Pra Jéssica, ter que pedir desculpas pra ela em público devia ser pior do que matar ela ou fazer ela ir pra cadeia.
A reação dela era exatamente a que Lucas esperava.
Ele não se irritou.
— Eu estou falando sério.
— Se você quiser, eu também posso te pedir desculpas, pessoalmente.
A voz dele veio com um tom estranho, uma suavidade que antes ela nem percebia.
Estela deu uma risadinha.
— Só que eu não quero só desculpa.
Assim que terminou, ela mesma percebeu que estava falando com quem não ia entender.
Lucas não ia aceitar colocar a Jéssica na delegacia.
Estela achou que ele ia voltar a tentar convencer ela a desistir, mas não foi isso que aconteceu.
A voz de Lucas ficou firme, séria.
— Eu sei o que você quer, e eu também vou te dar uma resposta que te satisfaça, só que não agora.

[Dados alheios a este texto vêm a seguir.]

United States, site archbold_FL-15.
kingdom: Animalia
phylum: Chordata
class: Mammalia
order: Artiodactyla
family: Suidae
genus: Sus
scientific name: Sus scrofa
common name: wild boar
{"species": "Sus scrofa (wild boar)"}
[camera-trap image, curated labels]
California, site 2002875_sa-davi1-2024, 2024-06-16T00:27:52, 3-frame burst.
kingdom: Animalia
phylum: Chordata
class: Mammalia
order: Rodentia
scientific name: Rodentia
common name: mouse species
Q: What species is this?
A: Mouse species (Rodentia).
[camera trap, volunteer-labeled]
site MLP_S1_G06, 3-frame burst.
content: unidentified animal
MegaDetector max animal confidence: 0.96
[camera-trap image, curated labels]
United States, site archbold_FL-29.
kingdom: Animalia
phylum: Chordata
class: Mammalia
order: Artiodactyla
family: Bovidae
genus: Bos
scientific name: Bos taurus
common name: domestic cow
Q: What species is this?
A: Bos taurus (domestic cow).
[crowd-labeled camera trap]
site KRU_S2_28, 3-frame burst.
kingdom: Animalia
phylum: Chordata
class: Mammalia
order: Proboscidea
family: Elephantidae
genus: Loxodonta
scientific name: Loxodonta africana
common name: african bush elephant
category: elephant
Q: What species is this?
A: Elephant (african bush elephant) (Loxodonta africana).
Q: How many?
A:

Estela riu, com ironia, e completou por ele.
— Claro, não pode ser agora.
— A Jéssica está grávida do seu filho, então tudo tem que esperar pelo menos até ela dar à luz.
— E depois que a criança nascer, você vai dizer que ela não pode ficar sem mãe, vai empurrar isso pra frente, e pra frente.
— Pra você, eu sou esse tipo de homem? — Lucas perguntou.
— E não é? — Estela rebateu. — Você já foi capaz de fazer qualquer coisa por ela, agora que ela está grávida, você quer que eu acredite que você vai fazer justiça contra o próprio sangue?